Monday, 5 February 2018

Nowhere Near Solving the Housing Crisis

Would you like to see part of this Fanling golf course developed into flats?
A trial balloon was floated up a month ago -- a study released by the government showed 5,000 flats could be built on part of the 170-hectare golf course in Fanling.

Immediately a ruckus erupted -- golfers were up in arms that their beloved golf course would be considered as potential land, while others felt 5,000 flats wasn't enough -- that there should be more built on the eastern part of the golf course that comprises a car park and part of what is known as the Old Course.

And then there was a fiasco that meetings to decide this issue have been postponed twice, and some of the people on the committee were Fanling golf club members and should be excused from the discussion.

Green groups are opposed to developing east Lantau
Then today Daniel Liu Ping-kwong, immediate past chairman and now honorary president of the Hong Kong Golfers Association hit back, asking why they don't have a say.

He said if golf members are barred from the task force, then members of other private recreational clubs should be as well.
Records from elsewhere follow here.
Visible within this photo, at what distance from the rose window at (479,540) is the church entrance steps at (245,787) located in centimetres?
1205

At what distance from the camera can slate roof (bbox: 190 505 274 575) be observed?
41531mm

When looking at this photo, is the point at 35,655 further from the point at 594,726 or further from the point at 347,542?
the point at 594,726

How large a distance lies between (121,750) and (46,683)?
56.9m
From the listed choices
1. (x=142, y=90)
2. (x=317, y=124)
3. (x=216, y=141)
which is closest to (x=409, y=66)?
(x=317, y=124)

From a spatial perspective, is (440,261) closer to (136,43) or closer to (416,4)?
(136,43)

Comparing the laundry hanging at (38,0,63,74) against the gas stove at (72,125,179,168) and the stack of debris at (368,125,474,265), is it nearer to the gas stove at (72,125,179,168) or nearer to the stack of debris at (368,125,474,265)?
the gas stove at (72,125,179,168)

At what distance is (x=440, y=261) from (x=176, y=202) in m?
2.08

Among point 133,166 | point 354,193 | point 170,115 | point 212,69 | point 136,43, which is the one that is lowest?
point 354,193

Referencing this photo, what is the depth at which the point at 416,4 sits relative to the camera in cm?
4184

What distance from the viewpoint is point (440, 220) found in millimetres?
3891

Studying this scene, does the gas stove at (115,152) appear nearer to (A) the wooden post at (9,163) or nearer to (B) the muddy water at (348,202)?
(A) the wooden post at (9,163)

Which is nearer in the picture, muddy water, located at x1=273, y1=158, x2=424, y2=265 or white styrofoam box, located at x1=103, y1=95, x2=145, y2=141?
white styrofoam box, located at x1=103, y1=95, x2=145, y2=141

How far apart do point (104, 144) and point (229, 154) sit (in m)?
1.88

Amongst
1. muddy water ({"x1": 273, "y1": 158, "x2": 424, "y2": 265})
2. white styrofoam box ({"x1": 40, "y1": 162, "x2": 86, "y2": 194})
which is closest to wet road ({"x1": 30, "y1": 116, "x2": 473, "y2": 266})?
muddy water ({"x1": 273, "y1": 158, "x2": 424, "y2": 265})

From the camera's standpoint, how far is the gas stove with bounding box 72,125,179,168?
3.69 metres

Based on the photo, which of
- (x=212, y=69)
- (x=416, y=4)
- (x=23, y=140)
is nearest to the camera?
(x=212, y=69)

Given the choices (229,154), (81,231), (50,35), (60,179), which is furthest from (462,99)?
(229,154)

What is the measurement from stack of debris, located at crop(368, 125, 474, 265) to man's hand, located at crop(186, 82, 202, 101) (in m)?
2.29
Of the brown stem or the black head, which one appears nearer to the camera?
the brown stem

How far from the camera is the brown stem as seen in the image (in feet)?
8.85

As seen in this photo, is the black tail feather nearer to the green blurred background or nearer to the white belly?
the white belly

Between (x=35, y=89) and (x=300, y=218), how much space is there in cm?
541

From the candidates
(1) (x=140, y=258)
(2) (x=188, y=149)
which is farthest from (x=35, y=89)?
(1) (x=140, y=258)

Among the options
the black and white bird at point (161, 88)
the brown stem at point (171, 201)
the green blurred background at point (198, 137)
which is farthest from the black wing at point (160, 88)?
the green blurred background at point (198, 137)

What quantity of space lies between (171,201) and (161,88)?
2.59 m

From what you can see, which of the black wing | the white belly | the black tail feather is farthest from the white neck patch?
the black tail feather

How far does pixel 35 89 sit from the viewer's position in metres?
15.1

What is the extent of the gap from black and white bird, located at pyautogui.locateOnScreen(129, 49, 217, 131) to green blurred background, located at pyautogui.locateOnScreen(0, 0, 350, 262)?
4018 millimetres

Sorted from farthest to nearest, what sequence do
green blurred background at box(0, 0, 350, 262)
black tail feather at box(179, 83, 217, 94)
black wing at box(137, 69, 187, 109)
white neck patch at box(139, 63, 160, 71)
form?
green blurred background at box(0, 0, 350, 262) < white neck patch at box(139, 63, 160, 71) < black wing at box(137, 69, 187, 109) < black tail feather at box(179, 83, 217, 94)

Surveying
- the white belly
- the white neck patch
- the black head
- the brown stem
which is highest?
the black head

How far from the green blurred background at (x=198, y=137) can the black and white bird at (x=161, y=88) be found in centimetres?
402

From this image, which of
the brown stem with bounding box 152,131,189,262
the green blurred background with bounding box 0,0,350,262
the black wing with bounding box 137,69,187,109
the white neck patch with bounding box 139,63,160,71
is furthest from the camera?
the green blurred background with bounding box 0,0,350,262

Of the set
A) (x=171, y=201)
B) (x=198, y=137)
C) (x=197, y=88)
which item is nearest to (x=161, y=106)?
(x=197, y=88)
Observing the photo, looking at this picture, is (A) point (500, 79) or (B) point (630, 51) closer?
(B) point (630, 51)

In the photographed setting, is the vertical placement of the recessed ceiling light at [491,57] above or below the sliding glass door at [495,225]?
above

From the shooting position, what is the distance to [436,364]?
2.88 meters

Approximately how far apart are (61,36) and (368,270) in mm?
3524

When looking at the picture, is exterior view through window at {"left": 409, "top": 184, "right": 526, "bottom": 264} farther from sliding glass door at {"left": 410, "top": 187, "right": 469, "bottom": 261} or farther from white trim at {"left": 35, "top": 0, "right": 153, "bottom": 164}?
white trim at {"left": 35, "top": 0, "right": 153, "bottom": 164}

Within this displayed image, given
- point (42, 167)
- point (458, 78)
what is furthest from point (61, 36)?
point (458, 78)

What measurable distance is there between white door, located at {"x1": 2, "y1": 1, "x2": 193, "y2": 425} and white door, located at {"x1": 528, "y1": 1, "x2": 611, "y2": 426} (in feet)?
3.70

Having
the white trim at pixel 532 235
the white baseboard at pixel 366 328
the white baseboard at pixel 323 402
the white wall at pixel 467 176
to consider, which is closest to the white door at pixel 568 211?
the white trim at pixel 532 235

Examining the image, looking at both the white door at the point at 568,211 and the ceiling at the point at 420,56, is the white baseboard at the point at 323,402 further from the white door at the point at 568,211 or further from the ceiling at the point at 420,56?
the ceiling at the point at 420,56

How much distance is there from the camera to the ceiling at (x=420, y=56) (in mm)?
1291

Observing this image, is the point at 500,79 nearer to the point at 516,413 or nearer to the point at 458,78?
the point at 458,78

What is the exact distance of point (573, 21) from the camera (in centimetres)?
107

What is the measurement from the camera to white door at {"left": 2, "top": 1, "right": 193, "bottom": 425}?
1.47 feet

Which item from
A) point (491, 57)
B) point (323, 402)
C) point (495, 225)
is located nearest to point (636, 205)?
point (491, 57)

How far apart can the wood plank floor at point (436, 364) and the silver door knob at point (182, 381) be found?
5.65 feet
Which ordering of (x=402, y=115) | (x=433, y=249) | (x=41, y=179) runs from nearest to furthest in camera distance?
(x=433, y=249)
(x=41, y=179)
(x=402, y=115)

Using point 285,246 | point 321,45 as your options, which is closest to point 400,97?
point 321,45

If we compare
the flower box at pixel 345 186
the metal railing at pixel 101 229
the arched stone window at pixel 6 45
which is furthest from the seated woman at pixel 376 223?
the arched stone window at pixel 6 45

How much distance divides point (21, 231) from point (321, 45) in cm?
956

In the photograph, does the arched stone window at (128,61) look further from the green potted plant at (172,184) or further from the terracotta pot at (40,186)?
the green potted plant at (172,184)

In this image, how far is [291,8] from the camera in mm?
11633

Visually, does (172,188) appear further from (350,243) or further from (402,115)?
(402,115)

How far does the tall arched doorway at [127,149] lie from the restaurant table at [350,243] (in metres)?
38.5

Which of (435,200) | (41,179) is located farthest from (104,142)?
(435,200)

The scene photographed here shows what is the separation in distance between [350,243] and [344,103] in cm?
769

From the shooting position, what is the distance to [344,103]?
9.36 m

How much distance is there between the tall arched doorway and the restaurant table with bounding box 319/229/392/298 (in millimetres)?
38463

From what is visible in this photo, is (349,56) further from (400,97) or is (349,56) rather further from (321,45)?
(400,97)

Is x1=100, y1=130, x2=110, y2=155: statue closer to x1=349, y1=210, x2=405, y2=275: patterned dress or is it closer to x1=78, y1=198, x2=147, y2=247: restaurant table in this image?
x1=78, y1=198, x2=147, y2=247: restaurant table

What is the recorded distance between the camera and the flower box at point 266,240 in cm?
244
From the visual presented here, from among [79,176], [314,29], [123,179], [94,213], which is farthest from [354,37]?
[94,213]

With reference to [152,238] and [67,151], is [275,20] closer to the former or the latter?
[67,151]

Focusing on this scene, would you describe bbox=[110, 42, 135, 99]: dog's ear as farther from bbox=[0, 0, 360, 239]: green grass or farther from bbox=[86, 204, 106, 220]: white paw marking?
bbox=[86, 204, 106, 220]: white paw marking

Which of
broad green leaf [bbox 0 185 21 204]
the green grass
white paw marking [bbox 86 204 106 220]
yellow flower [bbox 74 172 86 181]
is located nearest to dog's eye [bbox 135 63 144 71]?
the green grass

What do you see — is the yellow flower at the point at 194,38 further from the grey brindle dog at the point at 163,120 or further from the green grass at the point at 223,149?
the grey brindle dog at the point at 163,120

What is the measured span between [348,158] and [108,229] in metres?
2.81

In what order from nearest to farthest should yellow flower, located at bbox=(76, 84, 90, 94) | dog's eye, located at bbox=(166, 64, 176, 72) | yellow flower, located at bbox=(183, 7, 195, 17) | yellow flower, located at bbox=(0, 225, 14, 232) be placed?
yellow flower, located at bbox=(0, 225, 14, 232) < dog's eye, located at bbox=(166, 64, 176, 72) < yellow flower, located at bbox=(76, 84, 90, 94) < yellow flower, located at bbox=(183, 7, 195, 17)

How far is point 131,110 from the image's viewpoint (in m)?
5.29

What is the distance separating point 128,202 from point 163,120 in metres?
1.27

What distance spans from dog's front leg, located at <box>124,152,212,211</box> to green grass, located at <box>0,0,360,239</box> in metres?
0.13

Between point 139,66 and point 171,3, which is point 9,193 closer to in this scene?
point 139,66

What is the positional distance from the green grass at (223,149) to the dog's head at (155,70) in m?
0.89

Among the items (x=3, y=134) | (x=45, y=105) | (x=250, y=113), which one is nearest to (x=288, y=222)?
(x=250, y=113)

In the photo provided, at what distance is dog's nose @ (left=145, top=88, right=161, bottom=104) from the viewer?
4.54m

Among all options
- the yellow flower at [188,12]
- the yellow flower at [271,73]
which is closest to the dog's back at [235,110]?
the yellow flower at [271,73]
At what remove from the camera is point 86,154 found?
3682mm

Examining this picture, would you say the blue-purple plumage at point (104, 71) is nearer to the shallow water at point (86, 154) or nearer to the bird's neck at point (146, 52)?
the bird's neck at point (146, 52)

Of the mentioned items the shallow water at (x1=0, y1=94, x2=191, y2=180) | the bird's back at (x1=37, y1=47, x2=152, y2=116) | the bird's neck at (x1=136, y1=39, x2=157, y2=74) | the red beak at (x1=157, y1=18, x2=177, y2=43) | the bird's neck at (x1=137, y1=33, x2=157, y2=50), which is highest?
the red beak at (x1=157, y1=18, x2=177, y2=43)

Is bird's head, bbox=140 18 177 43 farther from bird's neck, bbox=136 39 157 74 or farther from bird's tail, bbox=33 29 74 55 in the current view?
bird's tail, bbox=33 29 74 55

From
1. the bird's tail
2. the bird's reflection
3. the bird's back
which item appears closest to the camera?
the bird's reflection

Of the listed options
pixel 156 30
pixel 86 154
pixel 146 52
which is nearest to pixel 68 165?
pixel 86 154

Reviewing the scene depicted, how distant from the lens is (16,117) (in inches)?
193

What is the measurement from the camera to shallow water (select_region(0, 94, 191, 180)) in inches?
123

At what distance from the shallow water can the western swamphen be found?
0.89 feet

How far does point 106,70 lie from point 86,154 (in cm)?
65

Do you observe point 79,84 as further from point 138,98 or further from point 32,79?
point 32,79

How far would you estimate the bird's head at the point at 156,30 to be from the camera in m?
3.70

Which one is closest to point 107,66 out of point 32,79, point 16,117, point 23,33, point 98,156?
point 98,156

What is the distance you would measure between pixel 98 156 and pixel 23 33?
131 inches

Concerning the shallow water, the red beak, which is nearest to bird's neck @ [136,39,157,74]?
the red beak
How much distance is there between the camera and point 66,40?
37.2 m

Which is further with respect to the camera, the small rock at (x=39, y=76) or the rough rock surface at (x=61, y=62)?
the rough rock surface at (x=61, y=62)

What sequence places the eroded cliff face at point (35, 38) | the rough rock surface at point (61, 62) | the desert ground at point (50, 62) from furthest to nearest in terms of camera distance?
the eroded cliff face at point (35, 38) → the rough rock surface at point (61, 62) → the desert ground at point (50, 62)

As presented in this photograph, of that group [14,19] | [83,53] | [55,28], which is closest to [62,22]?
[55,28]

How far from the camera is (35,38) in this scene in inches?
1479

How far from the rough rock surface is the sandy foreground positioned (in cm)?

Which practically means everyone because most government task forces are made up of well-heeled committee members.

Professional international golfers have also raised their concerns about losing the historic course, but are they aware of the serious housing crisis we're in?

I asked a relative what he thought of the issue. He said there shouldn't be an construction on the site because it's green space that people can enjoy. However I pointed out it was a private club and he said yes -- that's the problem -- they should open it further to the public because it's owned by the government.

Does Paul Chan have any more ideas to create more housing?
If you develop that land, he says, then you have fewer public open spaces. He had a point. He suggested further developing Lantau, but there are many green belt areas there that cannot and should not be touched.

Following in that vein Financial Secretary Paul Chan Mo-po is pushing the idea of more land reclamation, re-floating the idea of a 1,000-hectare artificial island east of Lantau. However green groups shot it down last November because they were concerned about the welfare of marine life in the area.

So the debate continues -- how are we going to solve the housing crisis? Where are we going to put everyone? How much will these homes cost?

It's a tough decision, which is why the government needs to be brave. Very brave.